All these bulbs have equal resistance and the equivalent current is 6A. I want to know what will happen if bulb 3 is fused. All the sources I have came across say that the bulb 1 and bulb 2 will glow the same, because voltage is same.
I know I am going wrong but I don't know where I am going wrong. But the equivalent current is sum of all current, so if these are just two parallels, wont it get divided (3A and 3A), and the bulbs will get more current and glow more?
Please help.
You should get some parts, build it, and see what happens. That's the best way to really understand it.
The abstract way to capture what's going on depends on whether the 6A is a constant or a variable. If the power source is delivers constant current, then your analysis is correct: the bulbs get brighter. On the other hand, if your power source is constant voltage, the 6A drops to 4A, and then the bulbs glow the same.

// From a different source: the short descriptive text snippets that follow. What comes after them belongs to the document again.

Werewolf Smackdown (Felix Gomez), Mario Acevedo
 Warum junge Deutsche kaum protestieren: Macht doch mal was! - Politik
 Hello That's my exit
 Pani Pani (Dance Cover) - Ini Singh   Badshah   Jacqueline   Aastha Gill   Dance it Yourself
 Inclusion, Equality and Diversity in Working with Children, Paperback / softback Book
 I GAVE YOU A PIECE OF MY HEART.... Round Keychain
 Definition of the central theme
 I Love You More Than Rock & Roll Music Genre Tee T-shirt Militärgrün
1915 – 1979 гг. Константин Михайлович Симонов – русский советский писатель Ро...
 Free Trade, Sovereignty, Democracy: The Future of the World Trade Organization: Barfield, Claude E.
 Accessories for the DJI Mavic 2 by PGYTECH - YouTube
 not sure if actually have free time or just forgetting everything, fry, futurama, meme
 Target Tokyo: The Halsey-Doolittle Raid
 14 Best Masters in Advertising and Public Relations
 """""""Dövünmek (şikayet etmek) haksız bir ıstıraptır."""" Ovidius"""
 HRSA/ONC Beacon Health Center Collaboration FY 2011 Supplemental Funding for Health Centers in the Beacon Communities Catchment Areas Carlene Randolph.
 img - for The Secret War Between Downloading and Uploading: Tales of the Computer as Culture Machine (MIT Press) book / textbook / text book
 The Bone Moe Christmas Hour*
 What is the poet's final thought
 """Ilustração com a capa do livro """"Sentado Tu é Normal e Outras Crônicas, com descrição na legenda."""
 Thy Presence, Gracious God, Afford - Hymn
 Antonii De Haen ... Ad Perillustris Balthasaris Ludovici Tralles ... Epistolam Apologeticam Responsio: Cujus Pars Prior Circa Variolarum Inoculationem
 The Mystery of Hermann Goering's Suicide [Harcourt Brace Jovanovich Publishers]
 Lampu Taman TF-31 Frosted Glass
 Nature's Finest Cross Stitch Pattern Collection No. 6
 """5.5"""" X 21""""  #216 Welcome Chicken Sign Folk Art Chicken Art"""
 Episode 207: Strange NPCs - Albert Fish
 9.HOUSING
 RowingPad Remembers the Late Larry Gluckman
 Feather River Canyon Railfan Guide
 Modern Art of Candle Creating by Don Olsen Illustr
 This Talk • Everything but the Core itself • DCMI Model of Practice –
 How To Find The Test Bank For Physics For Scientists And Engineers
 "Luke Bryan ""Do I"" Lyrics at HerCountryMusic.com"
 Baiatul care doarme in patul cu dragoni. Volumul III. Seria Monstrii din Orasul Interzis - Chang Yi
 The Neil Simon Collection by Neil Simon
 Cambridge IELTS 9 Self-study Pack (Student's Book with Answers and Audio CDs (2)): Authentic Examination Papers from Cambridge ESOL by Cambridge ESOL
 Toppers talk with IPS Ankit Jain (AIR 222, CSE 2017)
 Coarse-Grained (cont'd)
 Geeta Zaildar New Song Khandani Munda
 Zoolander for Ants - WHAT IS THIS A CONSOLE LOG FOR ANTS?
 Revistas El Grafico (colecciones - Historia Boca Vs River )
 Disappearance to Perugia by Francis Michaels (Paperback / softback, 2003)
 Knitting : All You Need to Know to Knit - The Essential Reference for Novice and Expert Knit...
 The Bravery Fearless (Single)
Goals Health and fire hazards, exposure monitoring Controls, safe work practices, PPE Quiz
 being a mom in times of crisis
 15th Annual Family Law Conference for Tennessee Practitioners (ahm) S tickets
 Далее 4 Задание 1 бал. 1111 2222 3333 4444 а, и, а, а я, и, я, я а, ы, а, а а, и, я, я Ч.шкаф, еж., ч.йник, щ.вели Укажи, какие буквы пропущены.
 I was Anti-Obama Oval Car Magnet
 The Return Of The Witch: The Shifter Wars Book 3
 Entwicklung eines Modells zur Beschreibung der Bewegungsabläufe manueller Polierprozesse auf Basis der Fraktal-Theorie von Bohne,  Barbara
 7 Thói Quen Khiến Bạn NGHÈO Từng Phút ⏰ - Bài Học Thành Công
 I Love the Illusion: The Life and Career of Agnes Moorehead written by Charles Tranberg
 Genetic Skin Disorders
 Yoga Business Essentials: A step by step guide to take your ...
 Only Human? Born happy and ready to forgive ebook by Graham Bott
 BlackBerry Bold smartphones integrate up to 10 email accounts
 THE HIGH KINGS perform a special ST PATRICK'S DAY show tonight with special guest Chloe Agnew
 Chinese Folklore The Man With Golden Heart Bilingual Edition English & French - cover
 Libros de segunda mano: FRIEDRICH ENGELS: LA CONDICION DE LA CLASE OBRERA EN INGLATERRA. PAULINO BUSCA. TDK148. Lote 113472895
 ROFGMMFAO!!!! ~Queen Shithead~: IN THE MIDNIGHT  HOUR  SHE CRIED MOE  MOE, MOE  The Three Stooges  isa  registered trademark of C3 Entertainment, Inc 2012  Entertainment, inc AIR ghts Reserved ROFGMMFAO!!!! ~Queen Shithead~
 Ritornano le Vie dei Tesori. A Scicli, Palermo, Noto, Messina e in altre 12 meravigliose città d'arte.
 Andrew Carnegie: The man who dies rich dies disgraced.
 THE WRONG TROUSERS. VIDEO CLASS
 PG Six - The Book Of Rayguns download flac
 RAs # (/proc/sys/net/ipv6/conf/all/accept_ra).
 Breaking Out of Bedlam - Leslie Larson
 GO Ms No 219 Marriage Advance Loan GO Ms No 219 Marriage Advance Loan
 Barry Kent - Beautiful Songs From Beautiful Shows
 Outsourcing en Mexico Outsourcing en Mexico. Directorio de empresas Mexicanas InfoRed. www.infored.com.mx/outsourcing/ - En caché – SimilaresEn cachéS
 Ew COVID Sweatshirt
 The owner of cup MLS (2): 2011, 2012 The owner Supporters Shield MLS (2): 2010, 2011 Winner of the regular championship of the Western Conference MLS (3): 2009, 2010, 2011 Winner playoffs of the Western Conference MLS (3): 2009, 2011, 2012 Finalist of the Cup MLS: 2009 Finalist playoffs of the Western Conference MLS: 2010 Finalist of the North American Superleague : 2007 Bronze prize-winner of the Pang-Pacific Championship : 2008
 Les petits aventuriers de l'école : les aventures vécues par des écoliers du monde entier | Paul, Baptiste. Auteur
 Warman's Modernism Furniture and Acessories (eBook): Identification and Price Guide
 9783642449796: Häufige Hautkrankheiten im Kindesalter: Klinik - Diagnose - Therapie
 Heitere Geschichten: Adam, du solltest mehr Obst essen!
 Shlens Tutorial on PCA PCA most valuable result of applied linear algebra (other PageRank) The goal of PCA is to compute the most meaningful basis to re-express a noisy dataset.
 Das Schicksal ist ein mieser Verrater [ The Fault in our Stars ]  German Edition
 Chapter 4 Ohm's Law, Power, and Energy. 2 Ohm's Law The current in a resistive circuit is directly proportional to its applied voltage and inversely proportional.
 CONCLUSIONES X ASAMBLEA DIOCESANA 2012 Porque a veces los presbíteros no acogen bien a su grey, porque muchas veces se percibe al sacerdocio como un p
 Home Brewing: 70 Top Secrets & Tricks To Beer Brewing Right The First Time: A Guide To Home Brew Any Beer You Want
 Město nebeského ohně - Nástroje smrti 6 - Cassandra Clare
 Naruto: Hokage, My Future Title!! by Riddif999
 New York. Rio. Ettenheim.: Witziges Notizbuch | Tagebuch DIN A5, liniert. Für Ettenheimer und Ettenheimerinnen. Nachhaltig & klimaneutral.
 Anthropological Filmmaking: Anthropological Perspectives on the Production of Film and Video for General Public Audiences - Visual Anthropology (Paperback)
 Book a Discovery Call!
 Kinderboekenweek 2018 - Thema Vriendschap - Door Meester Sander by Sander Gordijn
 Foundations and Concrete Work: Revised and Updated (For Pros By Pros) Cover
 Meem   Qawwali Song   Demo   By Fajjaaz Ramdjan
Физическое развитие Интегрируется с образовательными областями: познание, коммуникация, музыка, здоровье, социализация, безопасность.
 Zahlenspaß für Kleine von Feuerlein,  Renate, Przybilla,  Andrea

To understand this consider that R=3 and V=6, V being the battery source voltage. With all the bulbs intact, the net resistance is 1 and so current drawn is 6A fitting with your question. Now when one bulb is fused, that part of the circuit may be ignored so that our circuit modifies to a net resistance of 1.5 with net current drawn equal to 4A (6/1.5) which will be divided equally between the remaining bulbs giving them the exact same current as before, i.e. 2A. Thus the bulbs glow the same.